Killed in Action
Regiment: The Sherwood Foresters
Service Number: 12390
Date of Death: 8th June 1916
Age at Death: 22
Cemetery: Auchonvillers Military Cemetery, France
Parents: Alfred and Mary Higgins
Alfred Henry Higgins, whose birth was registered in Grantham in the summer of 1893, was the son of Alfred Higgins, a farm labourer, and his wife Mary. At the time of the 1901 Census they were living at Swinstead, near Bourne with their seven children.
Of their five sons, the oldest four served in the war. Alfred followed his brothers Arthur and Cecil into the Sherwood Foresters, with all three enlisting as volunteers, brother Frederick served in the Leicestershires. By the time war broke out, Alfred, Cecil and Fererick had moved to Hoby and were living at Lodge Farm. Their parents had presumably died by then because Alfred listed his oldest sibling, Lucy, as his next-of-kin; she had married a man called Featherstone and was living at nearby Rearsby.
Alfred’s service record has been lost but his medal card tells us that he disembarked in France on 9th February 1915. The next entry records that he died on 8th June 1918 but, according to the Commonweath War Graves Commission, this should read 8th June 1916. He is buried at the Auchonvillers Military Cemetery, north east of Amiens, and was posthumously awarded the 1914-15 Star, the British War Medal and the Victory Medal. Alfred is remembered on the war memorial at Barkston, Lincolnshire.

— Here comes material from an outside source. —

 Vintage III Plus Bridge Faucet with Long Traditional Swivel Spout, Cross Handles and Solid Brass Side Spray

The 10th Battalion of the Sherwood Foresters did not land in France until July 1915 so Alfred will have served in another part of the Regiment between February and July when it was involved in heavy fighting near Ypres. The Auchonvillers Cemetery, where he is buried, contains the graves of many British soldiers who died in the Battle of the Somme, which began on 1st July 1916, and others such as Alfred who were killed in the actions which preceded it. Auchonvillers was referred to by the troops as ‘Ocean Villas’.